What makes the developing world’s exposure to risk so massively disproportionate is not luck at all, but rather inequality. Poverty and a relative lack of infrastructure, among other factors, make the developing world far more vulnerable to natural, political and epidemiological crises.

The fact such crises so regularly call for our compassion indicate such inequality is a fairly permanent feature of global social relations.

Ebola provides an interesting case in this regard, as it is simultaneously reported as a humanitarian crisis and as a potential risk to our own health and security.

In recent years, “security” has provided a guiding rationale for humanitarian initiatives in the developed world. “Human security” positions humanitarian and development efforts as the means for securing global social order against the social impacts of global risks.

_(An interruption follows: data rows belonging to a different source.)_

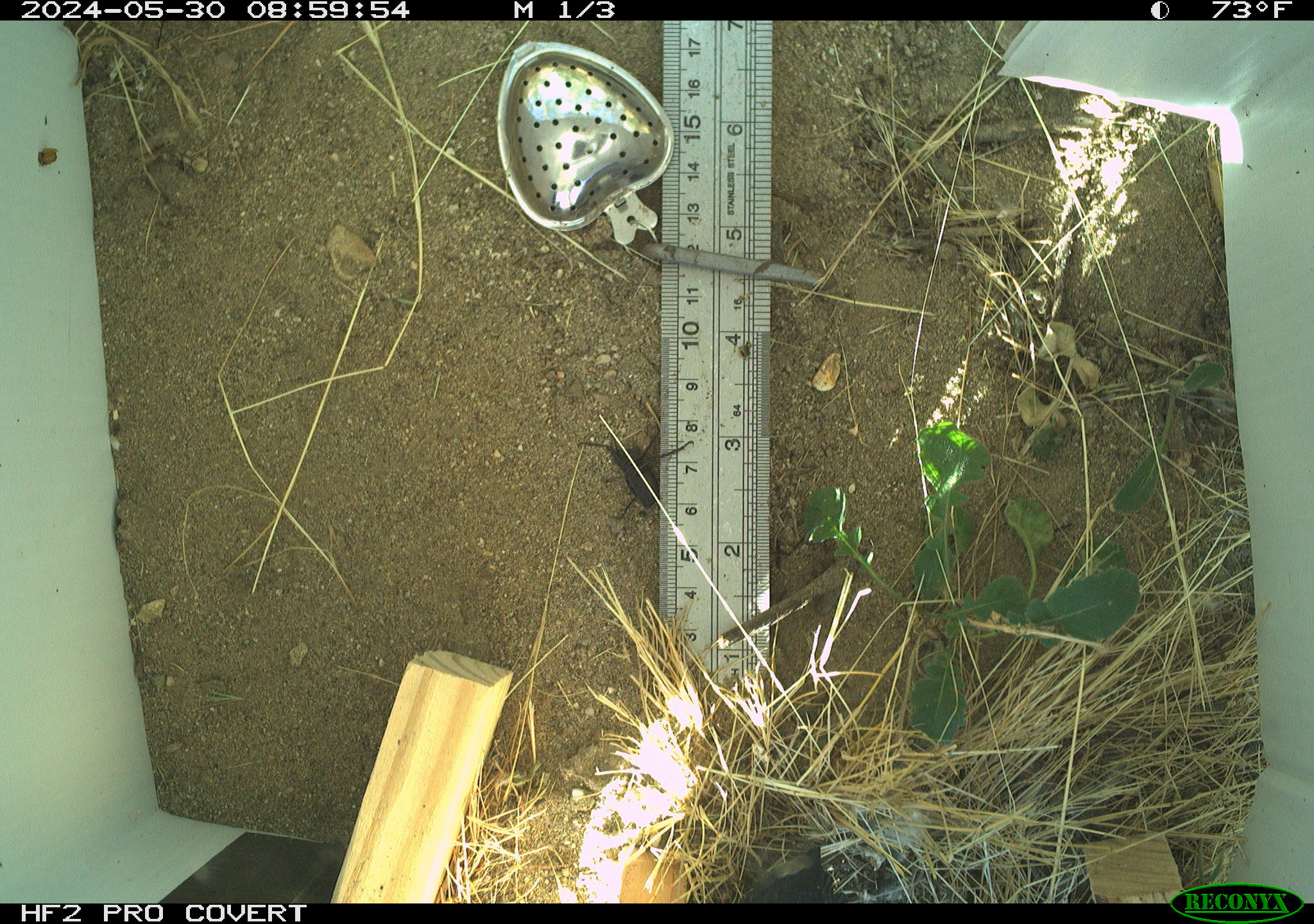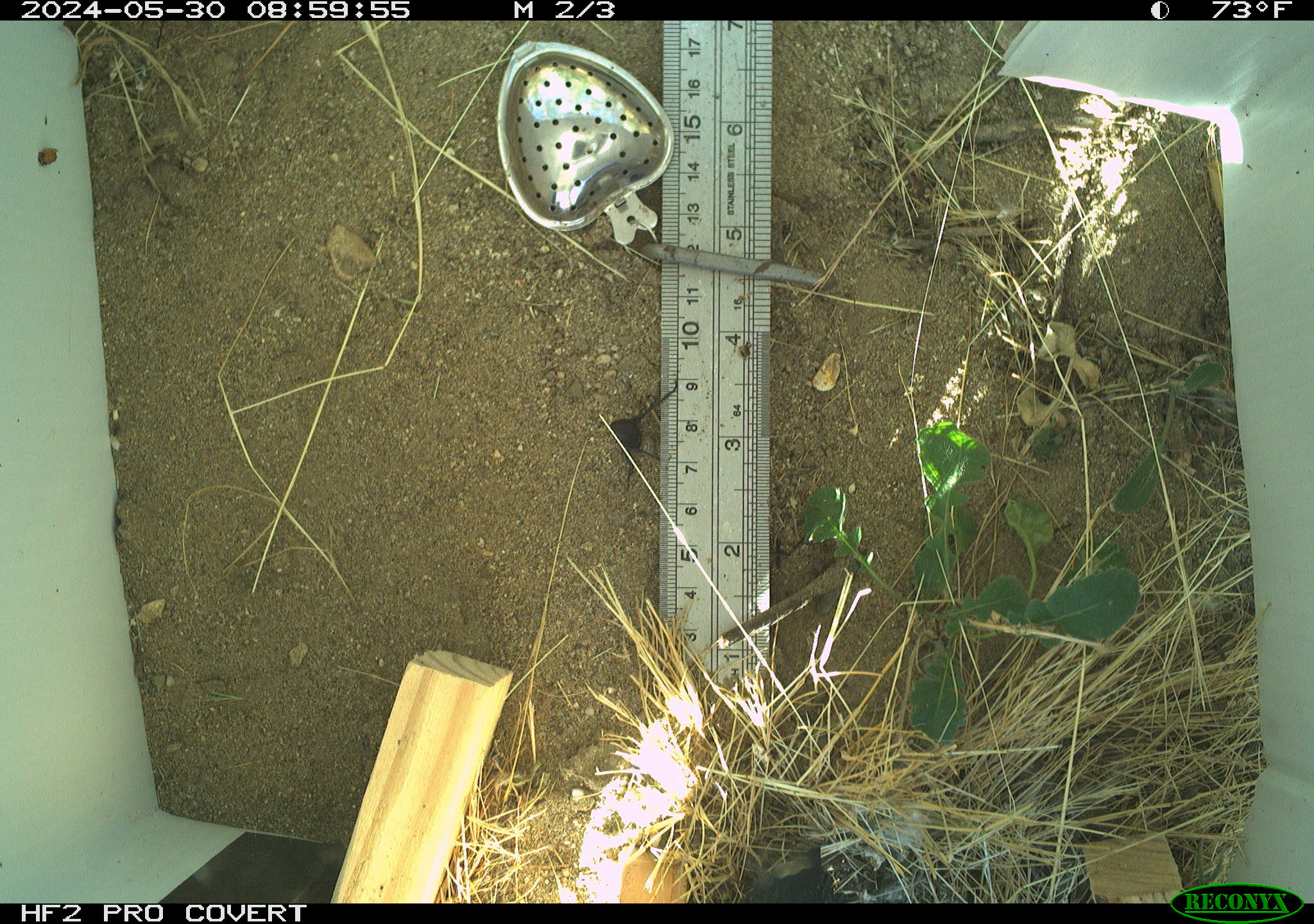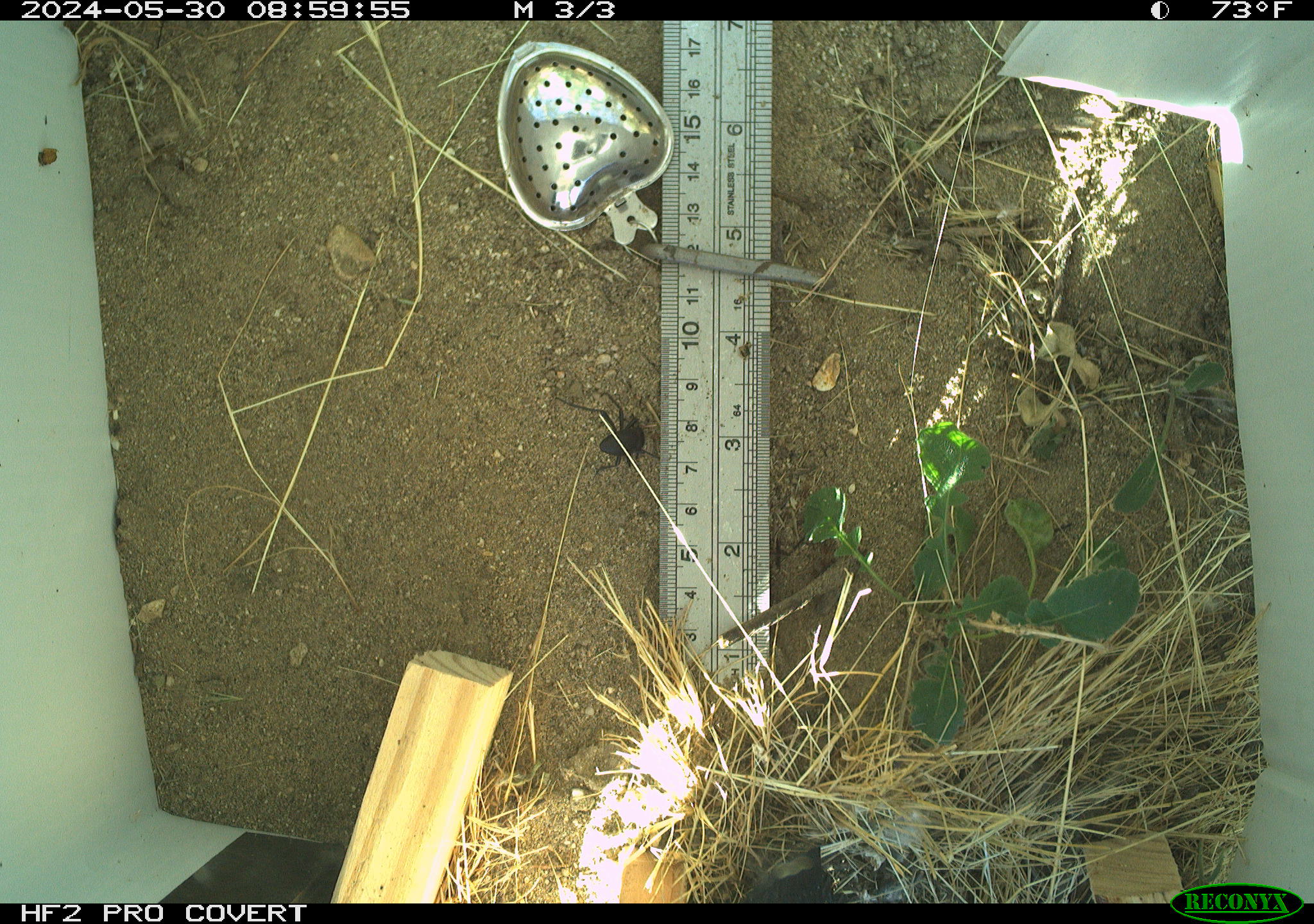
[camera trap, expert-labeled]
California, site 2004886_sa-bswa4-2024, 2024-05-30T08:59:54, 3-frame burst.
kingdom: Animalia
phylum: Arthropoda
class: Insecta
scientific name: Insecta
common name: insect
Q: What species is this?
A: Insect (Insecta).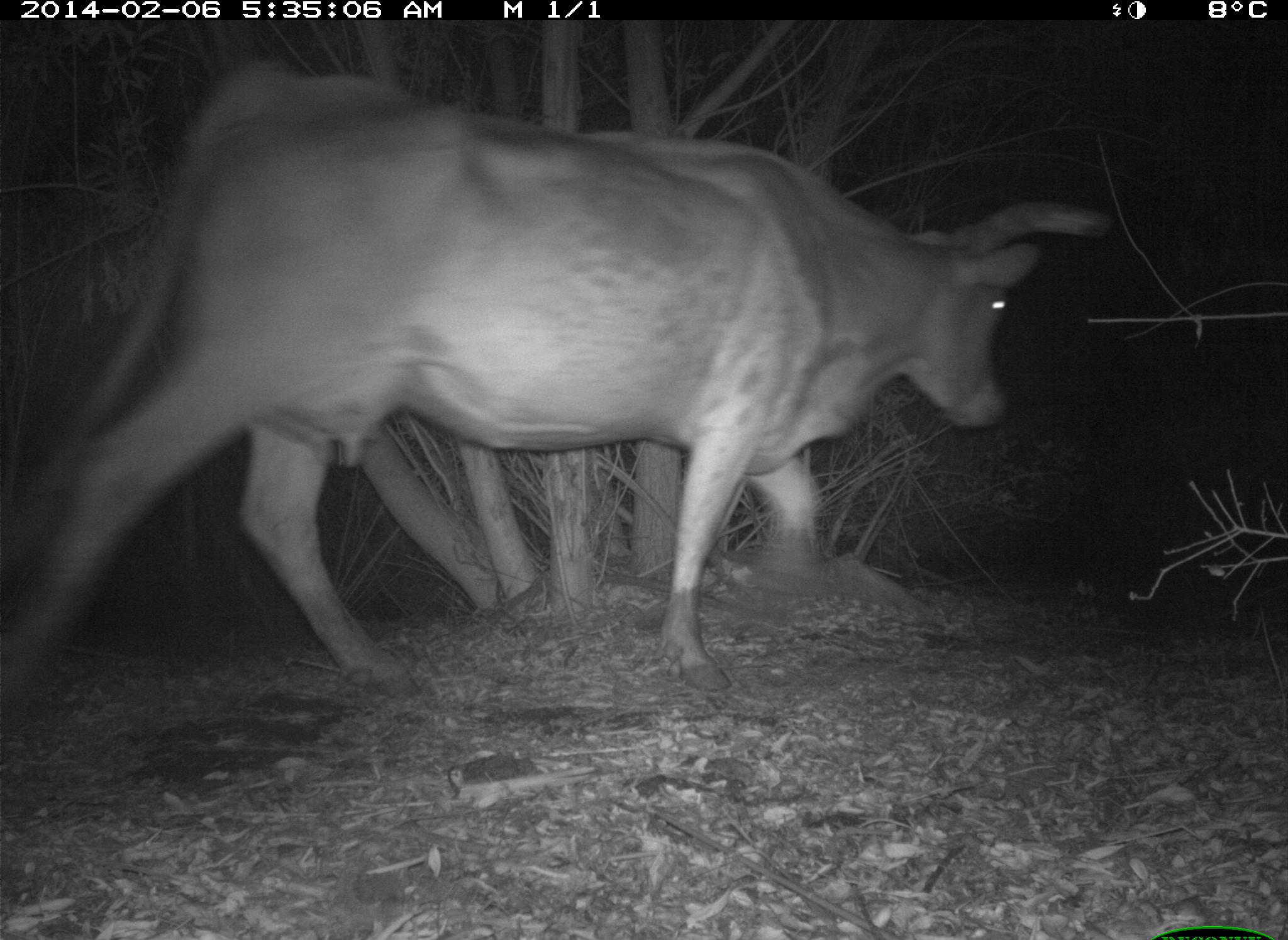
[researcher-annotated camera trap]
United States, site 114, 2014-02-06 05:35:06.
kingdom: Animalia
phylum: Chordata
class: Mammalia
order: Artiodactyla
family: Bovidae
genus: Bos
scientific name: Bos taurus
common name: cow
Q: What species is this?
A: Cow (Bos taurus).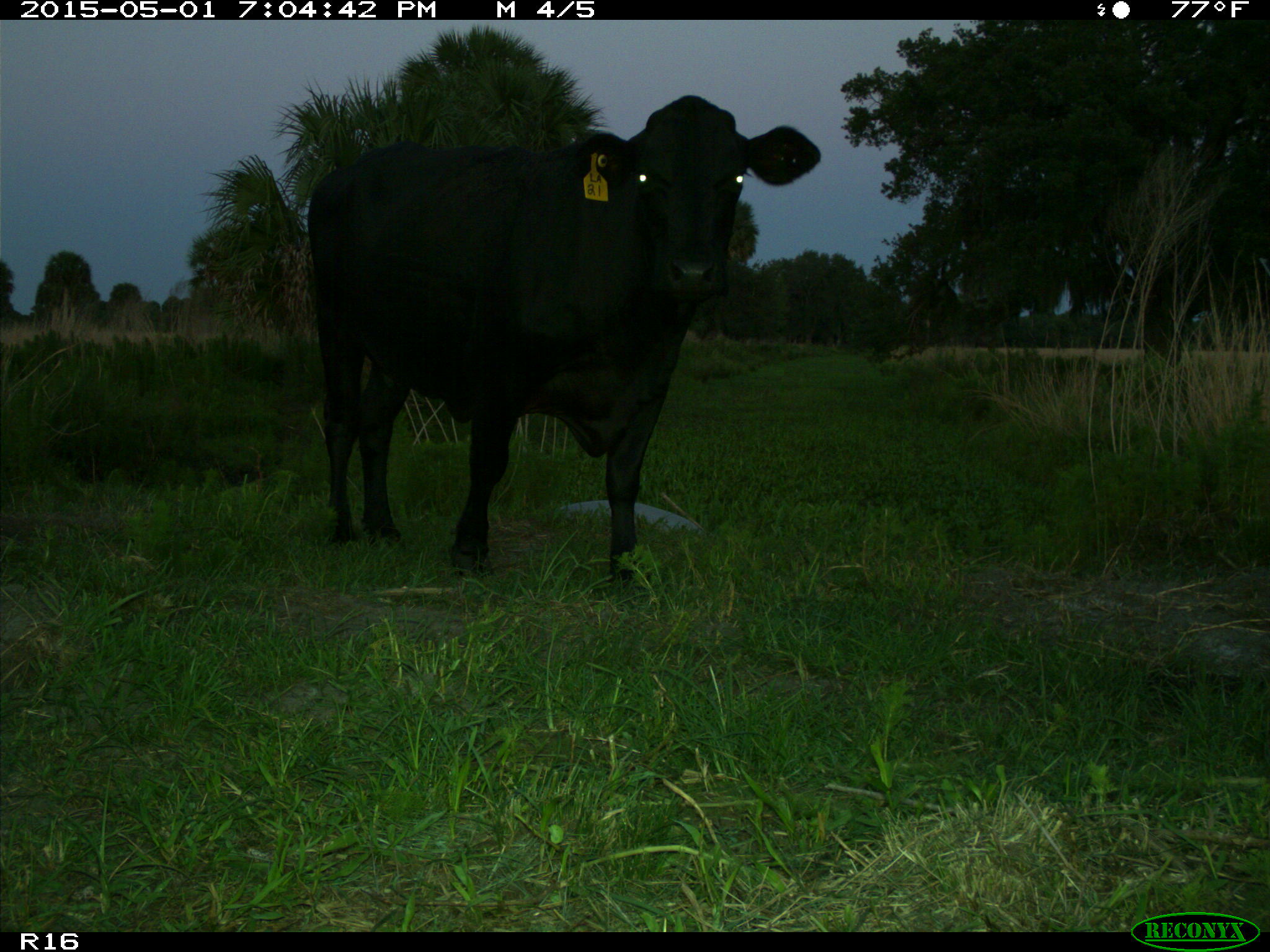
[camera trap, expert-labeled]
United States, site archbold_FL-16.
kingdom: Animalia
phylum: Chordata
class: Mammalia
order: Artiodactyla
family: Bovidae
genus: Bos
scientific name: Bos taurus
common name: domestic cow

For its critics, the problem with this is that it is only concerned to address inequality in a superficial way: just enough so that “their” chaos does not affect – or infect - “our” order.

Celebrity initiatives such as Band Aid 30, likewise, address the symptoms of emergency rather than underlying reasons why such emergencies disproportionately arise in the developing world. Band Aid, in this respect, is an apt name for such intervention.

There is no doubt the emergency is real, and if it’s a choice between buying the record and doing nothing else my view is that – for all its faults – you probably should.

But think carefully about what you’re buying into.